- GIVEN TASK -
Repeat all of the records verbatim.

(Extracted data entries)
((

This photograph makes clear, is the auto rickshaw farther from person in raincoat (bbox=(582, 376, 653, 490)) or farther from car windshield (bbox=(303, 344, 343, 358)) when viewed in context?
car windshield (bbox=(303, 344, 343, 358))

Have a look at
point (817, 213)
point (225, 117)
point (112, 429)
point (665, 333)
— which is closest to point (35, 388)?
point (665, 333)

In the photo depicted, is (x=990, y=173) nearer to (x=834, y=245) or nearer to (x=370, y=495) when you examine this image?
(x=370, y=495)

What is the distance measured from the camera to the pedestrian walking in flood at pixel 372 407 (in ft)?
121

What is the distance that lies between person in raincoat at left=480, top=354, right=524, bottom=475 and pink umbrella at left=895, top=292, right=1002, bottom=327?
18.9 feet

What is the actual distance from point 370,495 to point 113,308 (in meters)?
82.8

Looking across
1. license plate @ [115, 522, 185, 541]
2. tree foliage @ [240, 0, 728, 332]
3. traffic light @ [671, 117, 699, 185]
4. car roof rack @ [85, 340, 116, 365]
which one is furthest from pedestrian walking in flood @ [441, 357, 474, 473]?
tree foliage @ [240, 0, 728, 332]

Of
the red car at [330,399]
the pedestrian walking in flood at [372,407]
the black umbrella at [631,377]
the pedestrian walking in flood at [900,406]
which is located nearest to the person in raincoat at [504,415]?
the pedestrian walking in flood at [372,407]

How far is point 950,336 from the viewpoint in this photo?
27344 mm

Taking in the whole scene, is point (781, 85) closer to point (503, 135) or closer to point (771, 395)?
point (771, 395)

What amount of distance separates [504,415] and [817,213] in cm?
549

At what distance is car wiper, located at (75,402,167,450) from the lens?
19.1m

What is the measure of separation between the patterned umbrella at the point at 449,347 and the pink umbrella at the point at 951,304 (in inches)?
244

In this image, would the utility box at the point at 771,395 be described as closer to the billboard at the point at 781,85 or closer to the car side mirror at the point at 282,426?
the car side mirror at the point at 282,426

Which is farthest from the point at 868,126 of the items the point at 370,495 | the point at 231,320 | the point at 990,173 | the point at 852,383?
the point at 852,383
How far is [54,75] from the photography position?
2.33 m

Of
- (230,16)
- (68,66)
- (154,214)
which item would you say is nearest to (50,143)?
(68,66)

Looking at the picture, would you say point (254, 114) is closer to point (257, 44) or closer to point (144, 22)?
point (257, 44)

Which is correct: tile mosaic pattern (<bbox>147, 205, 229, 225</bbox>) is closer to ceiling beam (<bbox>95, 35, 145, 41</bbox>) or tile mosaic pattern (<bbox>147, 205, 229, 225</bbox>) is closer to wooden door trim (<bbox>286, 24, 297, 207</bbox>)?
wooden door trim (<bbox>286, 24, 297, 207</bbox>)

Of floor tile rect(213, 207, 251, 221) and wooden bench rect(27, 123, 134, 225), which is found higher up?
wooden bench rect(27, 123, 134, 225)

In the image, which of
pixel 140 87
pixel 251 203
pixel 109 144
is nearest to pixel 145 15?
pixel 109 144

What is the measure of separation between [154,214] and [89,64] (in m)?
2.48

))

- CORRECT OUTPUT -
This photograph makes clear, is the auto rickshaw farther from person in raincoat (bbox=(582, 376, 653, 490)) or farther from car windshield (bbox=(303, 344, 343, 358)) when viewed in context?
car windshield (bbox=(303, 344, 343, 358))

Have a look at
point (817, 213)
point (225, 117)
point (112, 429)
point (665, 333)
— which is closest to point (35, 388)?
point (665, 333)

In the photo depicted, is (x=990, y=173) nearer to (x=834, y=245) or nearer to (x=370, y=495) when you examine this image?
(x=370, y=495)

What is the distance measured from the camera to the pedestrian walking in flood at pixel 372 407 (in ft)?
121

What is the distance that lies between person in raincoat at left=480, top=354, right=524, bottom=475 and pink umbrella at left=895, top=292, right=1002, bottom=327?
18.9 feet

What is the actual distance from point 370,495 to point 113,308 (in meters)?
82.8

Looking across
1. license plate @ [115, 522, 185, 541]
2. tree foliage @ [240, 0, 728, 332]
3. traffic light @ [671, 117, 699, 185]
4. car roof rack @ [85, 340, 116, 365]
which one is furthest from pedestrian walking in flood @ [441, 357, 474, 473]?
tree foliage @ [240, 0, 728, 332]

Of
the red car at [330,399]
the pedestrian walking in flood at [372,407]
the black umbrella at [631,377]
the pedestrian walking in flood at [900,406]
which is located nearest to the person in raincoat at [504,415]?
the pedestrian walking in flood at [372,407]

How far is point 950,336 from the viewpoint in this photo?
27344 mm

Taking in the whole scene, is point (781, 85) closer to point (503, 135) or closer to point (771, 395)?
point (771, 395)

What amount of distance separates [504,415] and [817,213] in cm?
549

At what distance is car wiper, located at (75,402,167,450) from the lens?
19.1m

What is the measure of separation between the patterned umbrella at the point at 449,347 and the pink umbrella at the point at 951,304 (in inches)?
244

In this image, would the utility box at the point at 771,395 be described as closer to the billboard at the point at 781,85 or closer to the car side mirror at the point at 282,426?
the car side mirror at the point at 282,426

Which is farthest from the point at 868,126 of the items the point at 370,495 | the point at 231,320 | the point at 990,173 | the point at 852,383?
the point at 852,383
How far is [54,75] from the photography position?
2.33 m

Of
- (230,16)
- (68,66)
- (154,214)
which item would you say is nearest to (50,143)?
(68,66)

Looking at the picture, would you say point (254, 114) is closer to point (257, 44) or closer to point (144, 22)?
point (257, 44)

Which is correct: tile mosaic pattern (<bbox>147, 205, 229, 225</bbox>) is closer to ceiling beam (<bbox>95, 35, 145, 41</bbox>) or tile mosaic pattern (<bbox>147, 205, 229, 225</bbox>) is closer to wooden door trim (<bbox>286, 24, 297, 207</bbox>)?
wooden door trim (<bbox>286, 24, 297, 207</bbox>)

Of floor tile rect(213, 207, 251, 221) and wooden bench rect(27, 123, 134, 225), which is found higher up?
wooden bench rect(27, 123, 134, 225)

In the image, which of
pixel 140 87
pixel 251 203
pixel 109 144
is nearest to pixel 145 15?
pixel 109 144

What is the measure of separation between [154,214] and [89,64] (in m)?
2.48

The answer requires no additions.